Managed service providers (MSPs) have a lot more to share than they realize when it comes to teaching organizations how to work remotely. Beyond providing secure connectivity, many MSPs tend to have large amounts of expertise in maintaining business continuity thanks to experience gained over the years.
Many organizations are now being asked or required to have all their employees work from home to help mitigate the COVID-19 coronavirus outbreak. They are finding themselves in the awkward position of dusting off an out of date business continuity plan. Many of those plans were crafted long before any number of Software-as-a-Service (SaaS) platforms that make it simpler to collaborate were launched. As a result, new business continuity plans are now being drawn up on the fly, as business and IT leaders scramble to re-engineer processes.
IT services providers are stepping into that void
Fusion Risk Management, for example, has launched an entire online pandemic resource that provides access to a broad range of business continuity plans. There’s plenty of opportunity for MSPs to set up similar online resources or contribute to others. Many organizations are going to need, for example, access to a set of best practices to enable workers to remain productive, but keep teams within the company cohesive.
::::::
§ Questions on the material
- 1) According to the article on MSPs and remote work, why are new business continuity plans now being drawn up on the fly?
- 2) List every abbreviation that appears in the article on MSPs and remote work.
- 3) Return the stretch of the article on MSPs and remote work from "IT services providers" through "the company cohesive.".

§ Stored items
::::::
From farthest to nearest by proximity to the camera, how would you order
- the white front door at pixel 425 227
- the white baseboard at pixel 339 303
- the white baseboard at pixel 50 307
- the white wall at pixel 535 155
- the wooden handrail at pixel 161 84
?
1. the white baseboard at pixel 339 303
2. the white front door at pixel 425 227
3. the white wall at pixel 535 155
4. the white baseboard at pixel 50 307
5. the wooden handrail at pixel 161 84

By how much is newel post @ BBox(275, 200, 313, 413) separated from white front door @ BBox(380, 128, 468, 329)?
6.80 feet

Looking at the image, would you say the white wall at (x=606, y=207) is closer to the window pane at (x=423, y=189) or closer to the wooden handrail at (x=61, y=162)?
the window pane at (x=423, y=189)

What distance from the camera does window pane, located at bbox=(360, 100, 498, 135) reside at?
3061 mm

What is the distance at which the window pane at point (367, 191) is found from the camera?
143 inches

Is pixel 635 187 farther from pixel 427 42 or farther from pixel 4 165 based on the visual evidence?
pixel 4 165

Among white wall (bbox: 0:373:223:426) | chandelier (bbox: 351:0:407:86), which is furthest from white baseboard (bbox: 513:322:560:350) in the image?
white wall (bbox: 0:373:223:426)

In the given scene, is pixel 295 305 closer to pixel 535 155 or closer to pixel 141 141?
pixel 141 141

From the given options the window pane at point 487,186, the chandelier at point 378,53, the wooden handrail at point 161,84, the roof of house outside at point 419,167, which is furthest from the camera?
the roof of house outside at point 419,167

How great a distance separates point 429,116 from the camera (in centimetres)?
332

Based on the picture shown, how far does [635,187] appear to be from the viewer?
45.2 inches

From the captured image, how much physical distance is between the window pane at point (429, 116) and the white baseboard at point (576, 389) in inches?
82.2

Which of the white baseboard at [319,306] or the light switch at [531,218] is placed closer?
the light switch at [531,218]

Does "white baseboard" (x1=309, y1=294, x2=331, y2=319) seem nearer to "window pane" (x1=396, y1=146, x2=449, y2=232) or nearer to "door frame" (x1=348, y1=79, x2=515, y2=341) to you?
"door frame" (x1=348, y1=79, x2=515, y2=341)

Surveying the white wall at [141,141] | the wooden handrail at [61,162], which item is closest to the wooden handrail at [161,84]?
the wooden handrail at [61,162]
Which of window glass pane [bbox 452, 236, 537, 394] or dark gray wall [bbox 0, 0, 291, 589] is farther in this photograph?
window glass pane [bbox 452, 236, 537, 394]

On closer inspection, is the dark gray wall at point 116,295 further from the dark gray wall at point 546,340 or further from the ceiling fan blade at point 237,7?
::::::
§ Answers
- 1) Organizations told to have everyone work from home are pulling out business continuity plans that are out of date. Many of those plans were written long before the SaaS platforms that make collaboration simpler were launched, so business and IT leaders are rushing to re-engineer processes and write new plans.

- 2) MSPs, COVID-19, SaaS, IT

- 3)
IT services providers are stepping into that void
Fusion Risk Management, for example, has launched an entire online pandemic resource that provides access to a broad range of business continuity plans. There’s plenty of opportunity for MSPs to set up similar online resources or contribute to others. Many organizations are going to need, for example, access to a set of best practices to enable workers to remain productive, but keep teams within the company cohesive.